> [THE RECORDS]:
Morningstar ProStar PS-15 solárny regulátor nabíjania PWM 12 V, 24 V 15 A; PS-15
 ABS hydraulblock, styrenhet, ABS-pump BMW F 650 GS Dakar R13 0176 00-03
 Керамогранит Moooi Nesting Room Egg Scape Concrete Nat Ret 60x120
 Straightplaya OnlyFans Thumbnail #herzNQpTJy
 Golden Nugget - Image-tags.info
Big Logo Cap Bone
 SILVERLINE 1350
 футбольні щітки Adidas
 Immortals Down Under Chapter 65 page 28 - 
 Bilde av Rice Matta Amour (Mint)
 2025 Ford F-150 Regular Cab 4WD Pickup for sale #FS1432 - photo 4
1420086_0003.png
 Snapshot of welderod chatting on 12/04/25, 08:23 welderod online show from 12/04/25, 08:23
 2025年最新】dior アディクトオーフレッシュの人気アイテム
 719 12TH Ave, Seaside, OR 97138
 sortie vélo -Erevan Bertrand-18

> [PROBLEM DETAILS]: Starting at the line that contains "Golden Nugget - Image-tags.info", transcribe every line through the last line of the entries above, exactly, and nothing else.

> [WRITTEN SOLUTION]:
 Golden Nugget - Image-tags.info
Big Logo Cap Bone
 SILVERLINE 1350
 футбольні щітки Adidas
 Immortals Down Under Chapter 65 page 28 - 
 Bilde av Rice Matta Amour (Mint)
 2025 Ford F-150 Regular Cab 4WD Pickup for sale #FS1432 - photo 4
1420086_0003.png
 Snapshot of welderod chatting on 12/04/25, 08:23 welderod online show from 12/04/25, 08:23
 2025年最新】dior アディクトオーフレッシュの人気アイテム
 719 12TH Ave, Seaside, OR 97138
 sortie vélo -Erevan Bertrand-18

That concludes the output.